> **Supplied records**:
=== Begin Enclosure ===
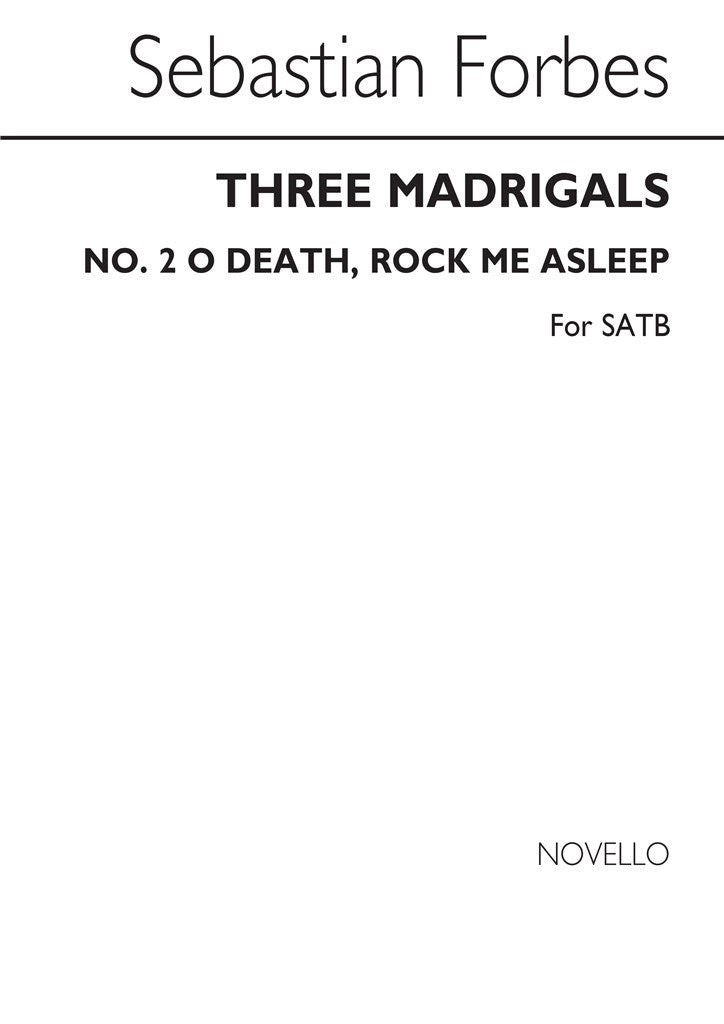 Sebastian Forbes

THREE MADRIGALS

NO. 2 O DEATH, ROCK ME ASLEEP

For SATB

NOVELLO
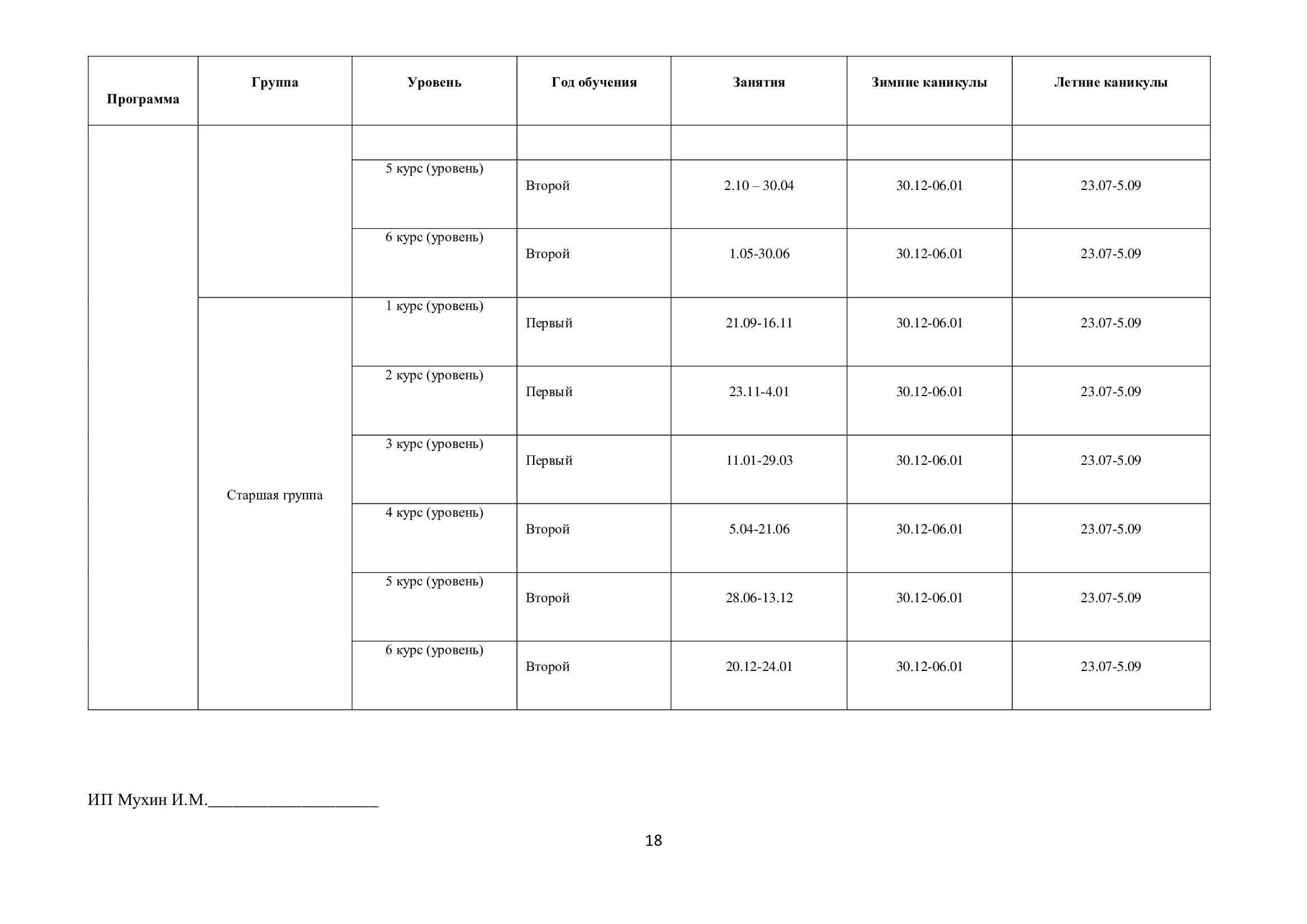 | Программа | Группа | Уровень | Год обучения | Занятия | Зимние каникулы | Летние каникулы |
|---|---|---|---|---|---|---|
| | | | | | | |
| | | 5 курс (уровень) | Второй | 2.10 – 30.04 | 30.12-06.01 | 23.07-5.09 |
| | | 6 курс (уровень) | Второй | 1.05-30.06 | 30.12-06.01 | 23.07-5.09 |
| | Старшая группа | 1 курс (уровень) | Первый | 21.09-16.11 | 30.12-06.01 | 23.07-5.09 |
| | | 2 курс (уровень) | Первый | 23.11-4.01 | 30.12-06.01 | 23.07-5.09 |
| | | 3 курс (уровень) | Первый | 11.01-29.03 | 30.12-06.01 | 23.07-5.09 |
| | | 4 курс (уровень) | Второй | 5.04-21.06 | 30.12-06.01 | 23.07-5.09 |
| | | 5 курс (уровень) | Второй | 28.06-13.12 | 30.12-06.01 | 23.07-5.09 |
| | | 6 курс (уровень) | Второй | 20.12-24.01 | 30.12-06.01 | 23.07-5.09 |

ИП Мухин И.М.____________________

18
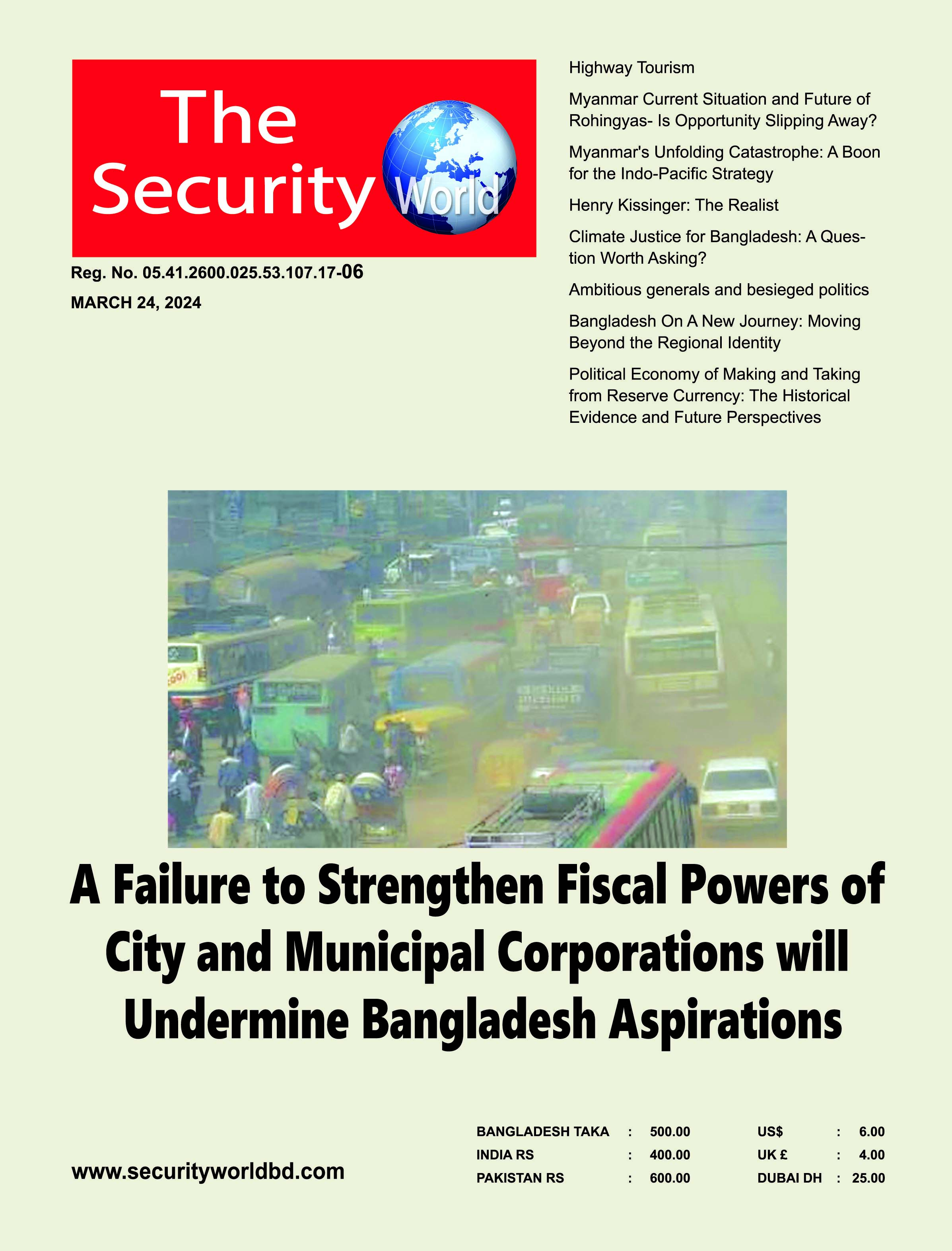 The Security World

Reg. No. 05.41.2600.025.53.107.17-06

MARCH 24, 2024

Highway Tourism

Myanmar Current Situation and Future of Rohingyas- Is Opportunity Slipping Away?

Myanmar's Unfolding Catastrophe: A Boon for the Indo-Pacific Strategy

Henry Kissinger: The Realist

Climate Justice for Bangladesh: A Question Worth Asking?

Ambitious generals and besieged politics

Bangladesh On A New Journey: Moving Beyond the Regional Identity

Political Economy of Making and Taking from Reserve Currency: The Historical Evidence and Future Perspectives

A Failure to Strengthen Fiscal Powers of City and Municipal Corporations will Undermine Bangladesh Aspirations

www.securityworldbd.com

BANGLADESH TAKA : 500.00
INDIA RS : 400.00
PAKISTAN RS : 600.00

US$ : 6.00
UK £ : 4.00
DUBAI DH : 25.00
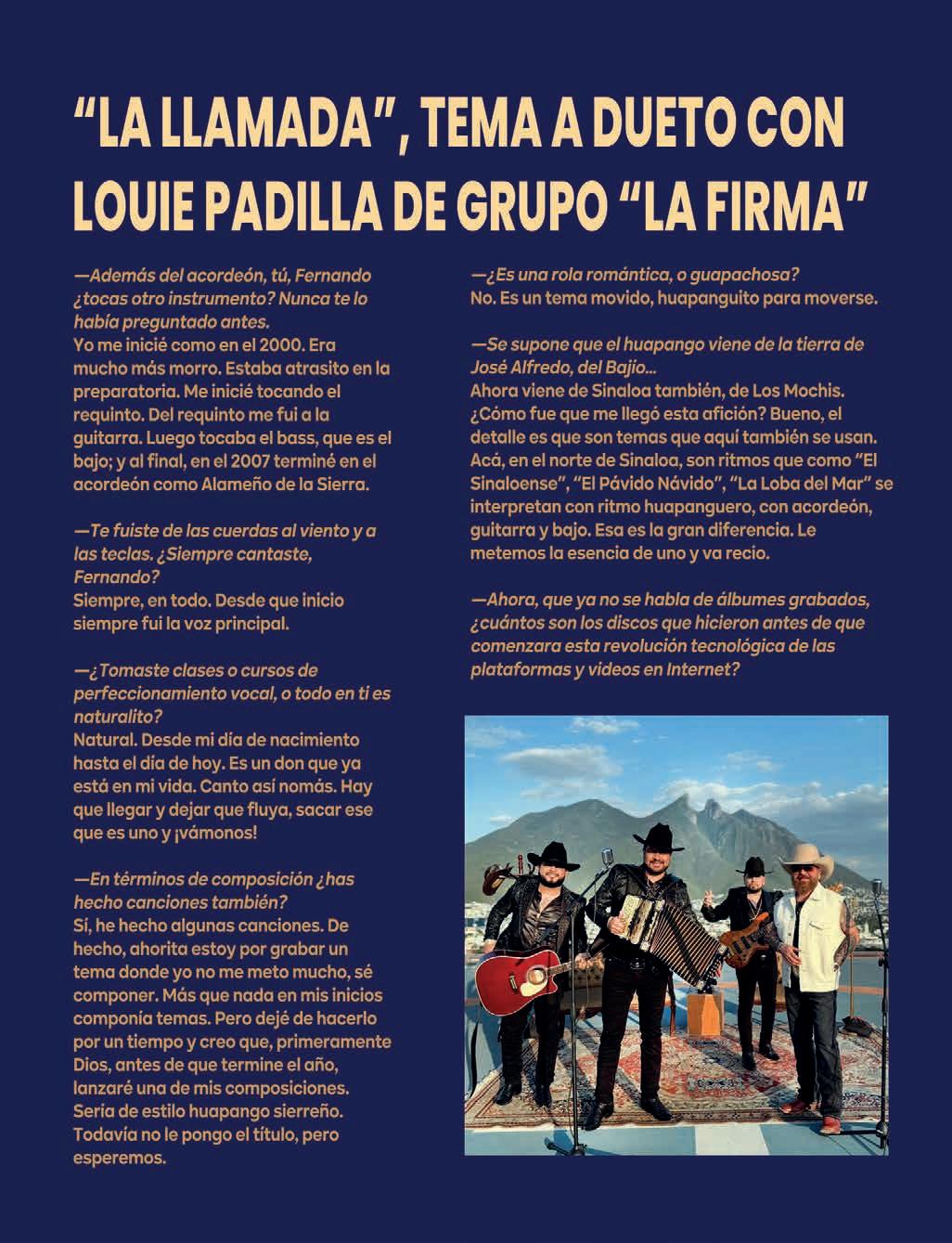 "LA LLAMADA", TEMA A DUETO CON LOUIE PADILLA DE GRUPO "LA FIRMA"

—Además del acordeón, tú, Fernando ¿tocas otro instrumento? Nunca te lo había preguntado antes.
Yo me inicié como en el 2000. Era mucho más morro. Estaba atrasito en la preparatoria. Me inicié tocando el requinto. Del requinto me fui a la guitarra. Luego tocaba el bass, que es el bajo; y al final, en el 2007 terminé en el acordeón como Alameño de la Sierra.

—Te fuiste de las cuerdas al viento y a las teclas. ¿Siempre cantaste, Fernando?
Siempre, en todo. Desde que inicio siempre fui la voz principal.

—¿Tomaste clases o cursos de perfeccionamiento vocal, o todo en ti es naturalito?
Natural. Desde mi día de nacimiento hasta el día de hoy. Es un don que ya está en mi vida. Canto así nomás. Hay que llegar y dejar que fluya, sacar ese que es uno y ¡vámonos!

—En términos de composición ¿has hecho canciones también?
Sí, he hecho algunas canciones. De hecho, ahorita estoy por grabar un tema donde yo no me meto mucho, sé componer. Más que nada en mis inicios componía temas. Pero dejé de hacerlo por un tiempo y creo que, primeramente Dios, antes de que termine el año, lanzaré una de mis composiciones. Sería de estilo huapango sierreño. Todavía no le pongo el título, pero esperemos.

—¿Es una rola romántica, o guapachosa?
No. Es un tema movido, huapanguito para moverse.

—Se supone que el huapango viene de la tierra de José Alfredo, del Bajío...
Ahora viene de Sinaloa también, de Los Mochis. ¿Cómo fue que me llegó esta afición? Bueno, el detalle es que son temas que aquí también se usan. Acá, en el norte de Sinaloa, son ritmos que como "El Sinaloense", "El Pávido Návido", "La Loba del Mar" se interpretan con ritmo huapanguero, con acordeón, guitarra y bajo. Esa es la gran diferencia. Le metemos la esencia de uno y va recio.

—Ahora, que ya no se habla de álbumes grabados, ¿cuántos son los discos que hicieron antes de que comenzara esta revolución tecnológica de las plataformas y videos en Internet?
=== End Enclosure ===
> **Goal of the exercise**: Please transcribe exactly the part of the records that opens with the line containing "Political Economy of" and closes with the line containing "ti es naturalito?", both ends included, and leave out the pictures.

> **Answer to this exercise**:
Political Economy of Making and Taking from Reserve Currency: The Historical Evidence and Future Perspectives

A Failure to Strengthen Fiscal Powers of City and Municipal Corporations will Undermine Bangladesh Aspirations

www.securityworldbd.com

BANGLADESH TAKA : 500.00
INDIA RS : 400.00
PAKISTAN RS : 600.00

US$ : 6.00
UK £ : 4.00
DUBAI DH : 25.00
 "LA LLAMADA", TEMA A DUETO CON LOUIE PADILLA DE GRUPO "LA FIRMA"

—Además del acordeón, tú, Fernando ¿tocas otro instrumento? Nunca te lo había preguntado antes.
Yo me inicié como en el 2000. Era mucho más morro. Estaba atrasito en la preparatoria. Me inicié tocando el requinto. Del requinto me fui a la guitarra. Luego tocaba el bass, que es el bajo; y al final, en el 2007 terminé en el acordeón como Alameño de la Sierra.

—Te fuiste de las cuerdas al viento y a las teclas. ¿Siempre cantaste, Fernando?
Siempre, en todo. Desde que inicio siempre fui la voz principal.

—¿Tomaste clases o cursos de perfeccionamiento vocal, o todo en ti es naturalito?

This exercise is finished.